Rn 12
Entsprechend des Einleitungssatzes ist der Anwendungsbereich von § 27 ArbnErfG nur dann eröffnet, wenn die Arbeitgeberinsolvenz der Inanspruchnahme der Diensterfindung nachfolgt. Zwar fällt die Diensterfindung ebenfalls in die Insolvenzmasse, wenn sie erst vom Insolvenzverwalter in Anspruch genommen wird und führt die Inanspruchnahme hinsichtlich der Vergütungsforderungen zu Masseverbindlichkeiten nach § 55 Abs. 1 Nr. 1 InsO, doch ist § 27 ArbnErfG in dieser Konstellation nicht anwendbar.
An der hieraus resultierenden Begrenzung des Anwendungsbereichs der Norm ist bereits früher, d. h. vor der Novellierung per 01.10.2009 Kritik geübt worden. Aufgrund der Beibehaltung dieses Erfordernisses in § 27 ArbnErfG n. F. gelten die Bedenken auch weiterhin. So ist hinsichtlich einzelner im Folgenden noch näher zu erörternder Regelungen in den Nummern 1 bis 4 von § 27 ArbnErfG nicht ersichtlich, wie sich die Differenzierung rechtfertigt. Hat z. B. der insolvente Arbeitgeber die Diensterfindung in Anspruch genommen und verwertet der Insolvenzverwalter diese durch Veräußerung des gesamten Geschäftsbetriebs, tritt nach § 27 Nr. 1 ArbnErfG der Erwerber für die Zeit ab Eröffnung des Insolvenzverfahrens in die Vergütungspflicht gemäß § 9 ArbnErfG ein. Erfolgte die Inanspruchnahme der Diensterfindung demgegenüber durch den Insolvenzverwalter und kommt es sodann zu der Geschäftsveräußerung mitsamt der Diensterfindung, trifft den Erwerber die Verpflichtung, die Erfindungsvergütung zu zahlen, mangels eines § 27 Nr. 1 ArbnErfG vergleichbaren gesetzlichen Schuldeintritts erst ab dem Zeitpunkt des Geschäftserwerbs. Die zuerst genannte Situation ist für den Erfinder also günstiger, weil sich die Zahlungspflicht des Erwerbers auf einen längeren Zeitraum erstreckt. Dies kann für den Arbeitnehmer insbesondere im Fall einer im Insolvenzverfahren angezeigten Masseunzulänglichkeit (§ 208 InsO) vorteilhaft sein. Gleichwohl ist für diese Ungleichbehandlung ein rechtfertigender Grund nicht ersichtlich.
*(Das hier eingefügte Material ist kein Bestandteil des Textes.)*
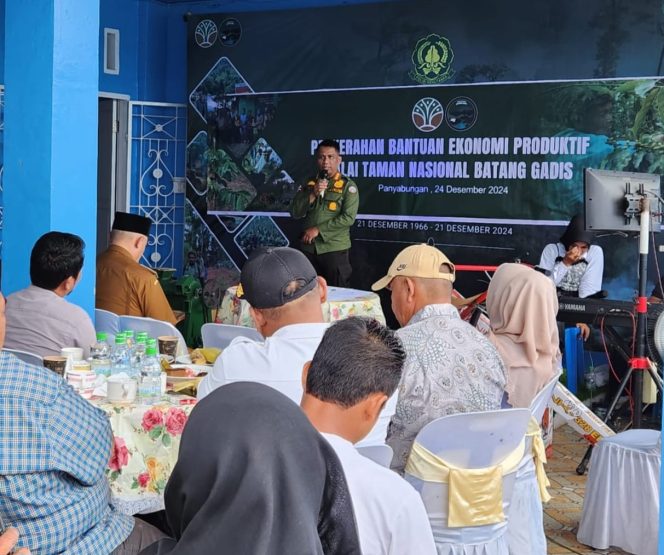 
					Peringati HUT Polhut Ke-58, Balai TNBG Salurkan Bantuan Ekonomi Produktif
Meines Erachtens existiert bei Anwendbarkeit von § 27 ArbnErfG schon ein Bedürfnis für den gesetzlichen Schuldeintritt des Erwerbers für Vergütungsansprüche ab Verfahrenseröffnung nicht. Der Erwerber sollte erst ab dem Erwerbszeitpunkt für Vergütungsforderungen haften. Verlagert man entgegen dem hiesigen Vorschlag und entsprechend der derzeit geltenden Rechtslage die Zahlungsverpflichtung zeitlich nach vorn, sollte Gleiches im Falle einer Inanspruchnahme der Diensterfindung durch den Insolvenzverwalter nach Verfahrenseröffnung analog gelten. Dies würde bedeuten, dass der Erwerber auch in dieser Konstellation für sämtliche nach Inanspruchnahme der Diensterfindung entstandenen Vergütungsansprüche zu haften hat.
Ein Blick in die Gesetzesmaterialien zeigt zudem, dass der Gesetzgeber zwar bewusst die in Rede stehende Beschränkung des § 27 ArbnErfG auf vor Insolvenzeröffnung erfolgte Inanspruchnahmen vorgenommen hat – allerdings lediglich unter Berücksichtigung der Vergütungsansprüche des Arbeitnehmererfinders. Insoweit heißt es in der Begründung zur Gesetzesänderung mit Inkrafttreten der InsO, dass die Vergütungsansprüche "voll aus der Insolvenzmasse zu erfüllen sind." Nicht bedacht worden sind jedoch die sonstigen Rechte des Arbeitnehmererfinders (ehemals: Vorkaufsrecht bei Veräußerung der Diensterfindung ohne Geschäftsbetrieb, Übertragungsanspruch bei Aufgabe der Verwertungsabsicht usw.; jetzt: Anbietungspflicht), die in der Gesetzesbegründung keinerlei Erwähnung finden. Auch das spricht zumindest für die Zukunft dafür, eine Gleichstellung der vor bzw. nach Insolvenzeröffnung unbeschränkt in Anspruch genommenen Diensterfindungen herbeizuführen. Aufgrund des eindeutigen Wortlauts von § 27 ArbnErfG muss jedenfalls de lege lata noch eine Unterscheidung der Arbeitnehmererfinderrechte nach dem Zeitpunkt der unbeschränkten Inanspruchnahme der Diensterfindung vorgenommen werden.